Liquid, running water has played an important role in forming the Martian surfaces and landforms that may be important in understanding the planet’s past. In particular, paleolakes, one such landform, have been found throughout Mars and offer insight into regional geologic history and climate evolution. Paleolake morphology and distribution reflect water distribution and lake deposits compositions, which in turn indicate hydrologic and climate changes of the planet as a whole. This has made paleolakes a popular suggestion for landing sites on exploration missions. Prior studies have focused on their global identification and distribution, which aided in understanding geologic and climate history of the larger area. This investigation, on the other hand, focused on the area located near the northwest margin of the Hellas basin, considered to be the outer part of Hellas concentric system. 

Since Hellas is the largest impact basin in the Martian southlands, the study area is divided into the northwest “highland region” and southeast “slope region” for clarity. Additionally, intra-crater materials are not often studied despite several being present in paleolake basins, causing an incomprehensive understanding of regional geologic and climatic record.

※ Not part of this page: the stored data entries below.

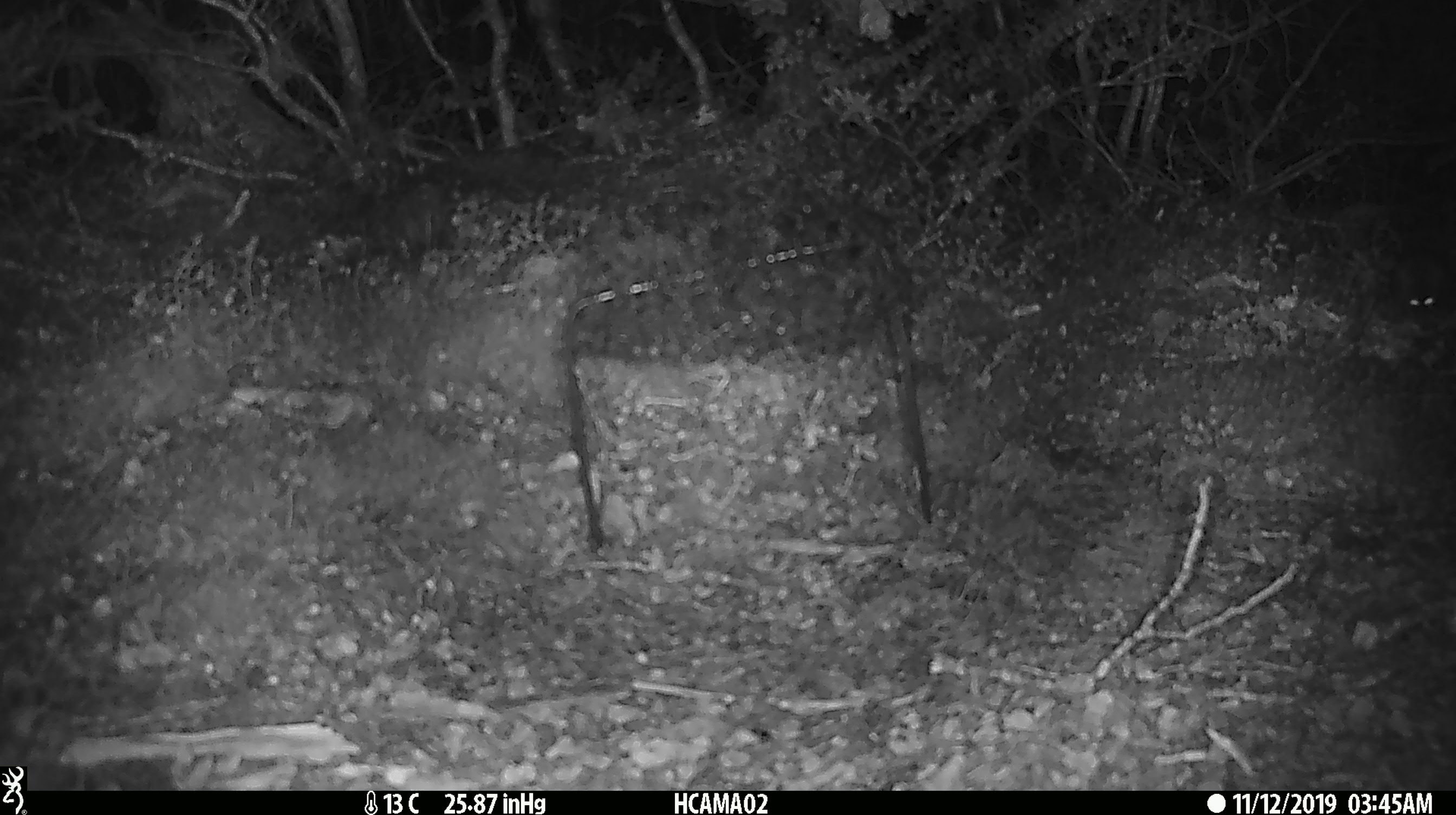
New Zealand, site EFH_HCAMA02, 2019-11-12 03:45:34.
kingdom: Animalia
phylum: Chordata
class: Mammalia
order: Rodentia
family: Muridae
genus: Mus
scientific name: Mus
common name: mouse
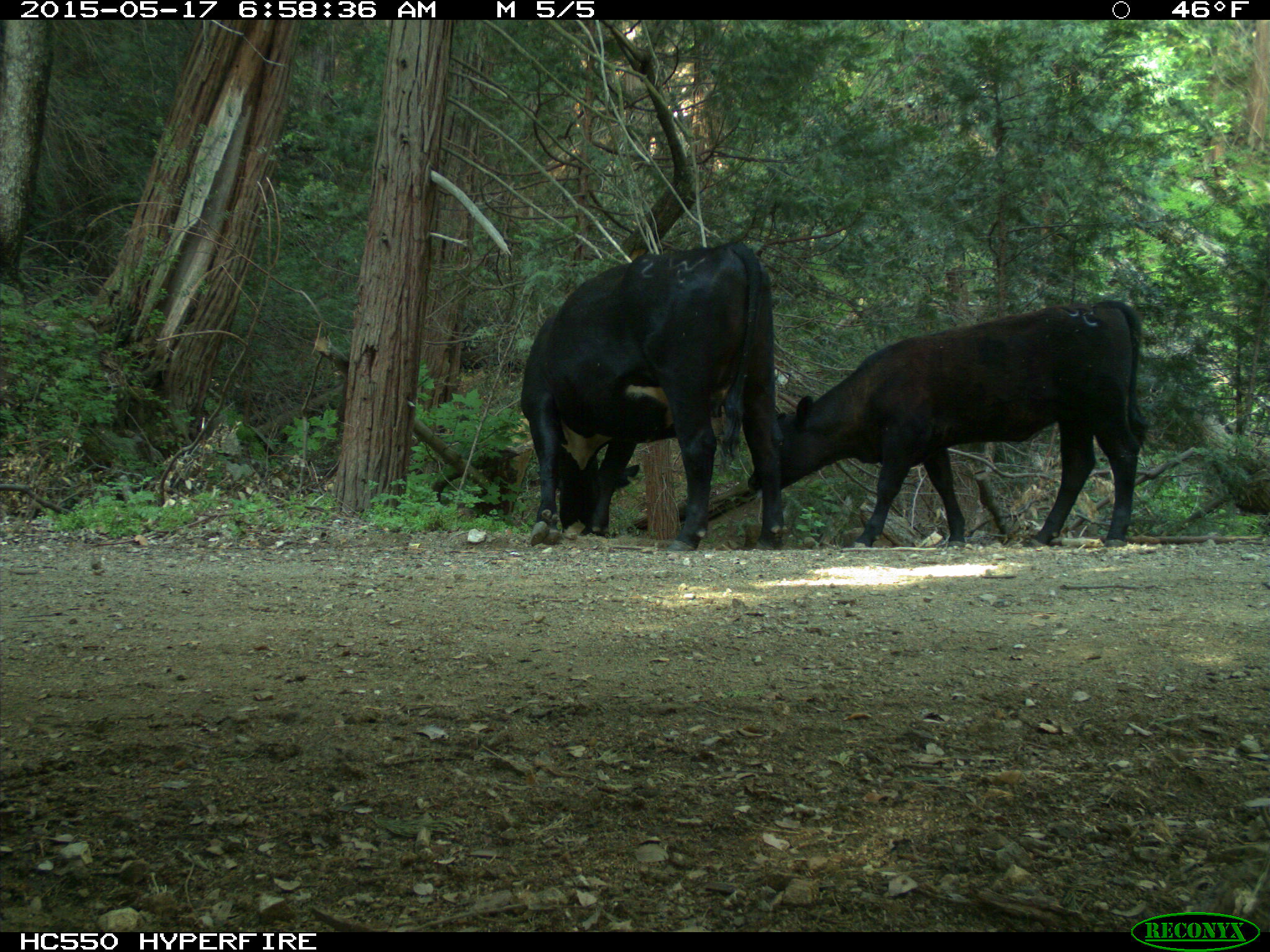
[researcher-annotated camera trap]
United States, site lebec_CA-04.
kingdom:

As a result, this study included a survey of paleolakes in the northwest Hellas region and an analysis of types and distribution of the aqueous minerals.

Images were made to form detailed analysis of geomorphologic features and hydrologic parameters. The inlet length was also measured for every paleolake and while crater size‐frequency distribution measurements were used to acquire ages of the paleolakes and time of the resurfacing events. Compact Reconnaissance Imaging Spectrometer for Mars (CRISM) and Thermal Emission Imaging System (THEMIS) spectral data identified aqueous mineral and anhydrous chloride salts.

Through the 64 paleolake basins that were identified, including the 49 basins newly identified and reported by this study, it was found that at 3.6 billion years ago the lakes had been drained. This was followed by volcanic activity at approximately 3.3 billion years ago. After this, at approximately 0.9 billion year ago, glacial activity occurred in the region. The northwest Hellas region that was analyzed based on the distribution, morphology, and mineral composition of the paleolakes had a climate that changed from warm and wet to semi-arid. Since this study was limited only to the northwest Hellas region, a future path of inquiry includes clarifying the mechanism and characteristics of climate change on regional scales on Mars.

Works Cited

[1] J. Zhao, L. Xiao, and T. Glotch, Paleolakes in the Northwest Hellas Region, Mars: implications for the regional geologic history and paleoclimate. Journal of Geophysical Research: Planets 125, 1-22 (2020). doi: /10.1029/2019JE006196.